Austrian physicist Erwin Schrödinger’s pet dog spends its days languishing in the backyard pining for more attention from his famous quantum theorist master.
“Every day he packs that darn cat into a cardboard box and troops off for the laboratory without stopping to give me nary a pat on the head,” complained Schrödinger’s dachshund Rex. “When he gets home I meet him at the gate with my tennis ball in my mouth hoping for a game of fetch but he ignores me and heads straight for the kitchen to mix up another batch of his “special” cat food for that spoiled tabby.”
“Rex seems very lonely and he spends all day barking mournfully and chasing my cats up a tree, ” said Schrödinger’s next door neighbour, Russian physiologist Ivan Pavlov. “I’ve tried to teach my cats to avoid him but the damned animals are simply untrainable.”

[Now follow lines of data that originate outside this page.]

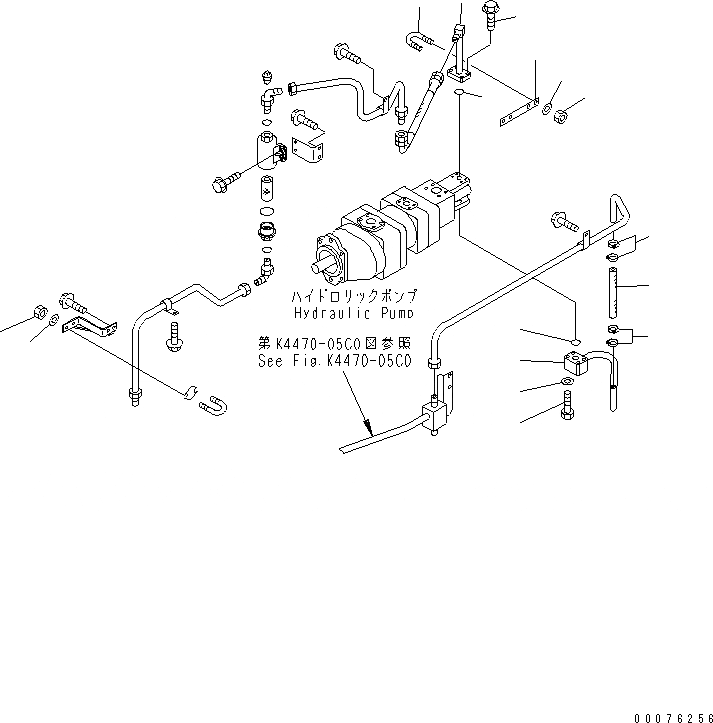 ハイドロリックポンプ
Hydraulic Pump

第K4470-05C0図参照
See Fig.K4470-05C0

00076256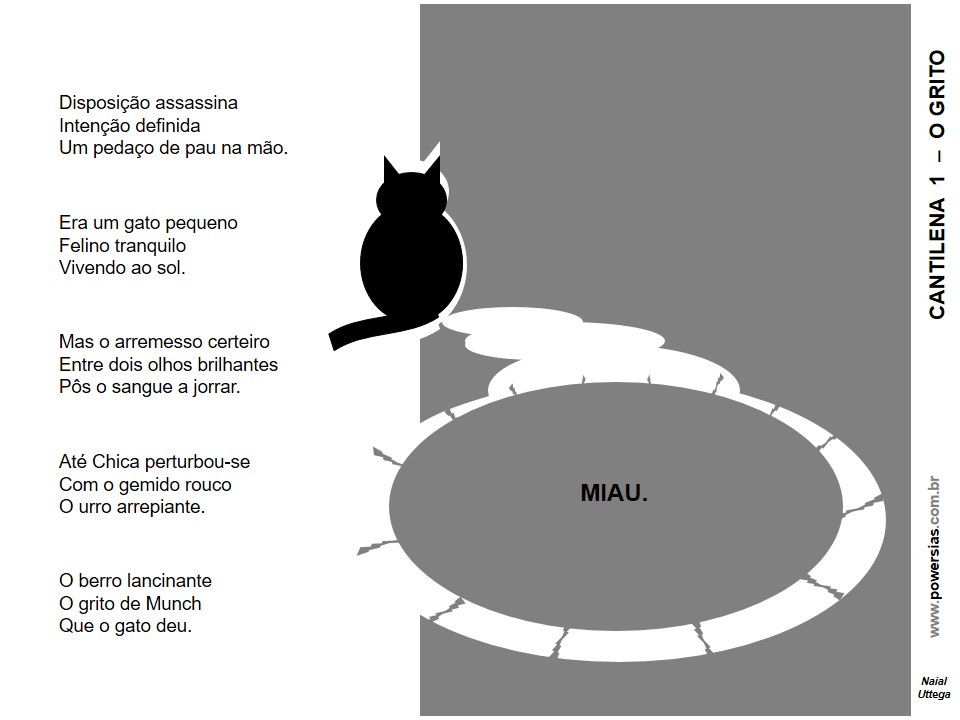 Disposição assassina
Intenção definida
Um pedaço de pau na mão.

Era um gato pequeno
Felino tranquilo
Vivendo ao sol.

Mas o arremesso certeiro
Entre dois olhos brilhantes
Pôs o sangue a jorrar.

Até Chica perturbou-se
Com o gemido rouco
O urro arrepiante.

O berro lancinante
O grito de Munch
Que o gato deu.

MIAU.

CANTILENA 1 – O GRITO

www.powersias.com.br

Naial Uttega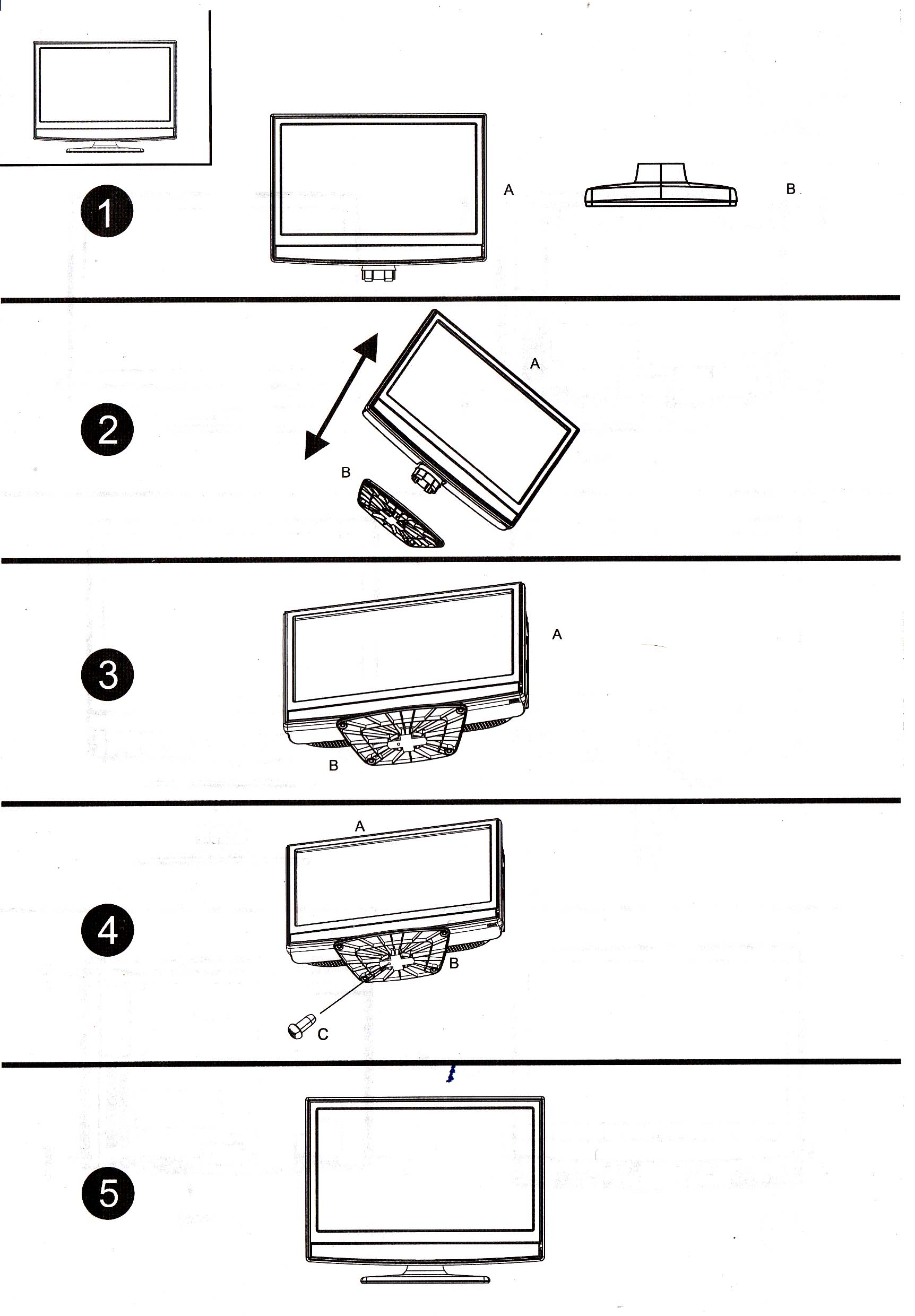 1

A

B

2

A

B

3

A

B

4

A

B

C

5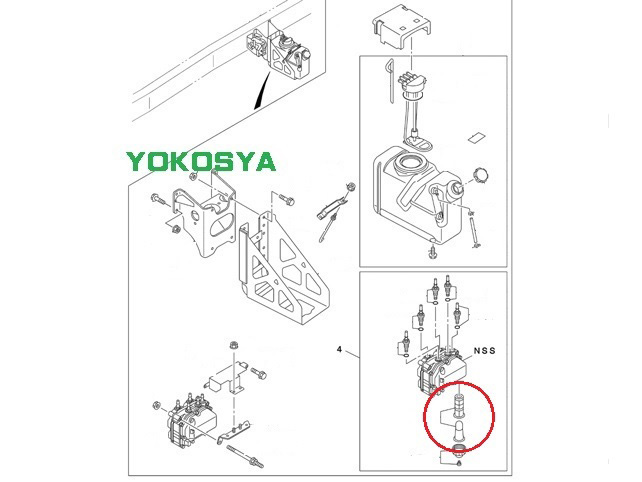 YOKOSYA

4

NSS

Rex once spent all day digging holes in the garden but instead of getting more attention the action prompted an excited Schrödinger to call Albert Einstein with some theories on how bodies of great mass warp indentations in the plane of the space time continuum.
“I’m not asking to be put in a box and paraded around in front of the world, all I want is a scratch on the tummy and the occasional visit to the dog park,” said Rex. “He treats me as if sometimes he doesn’t even know I exist.”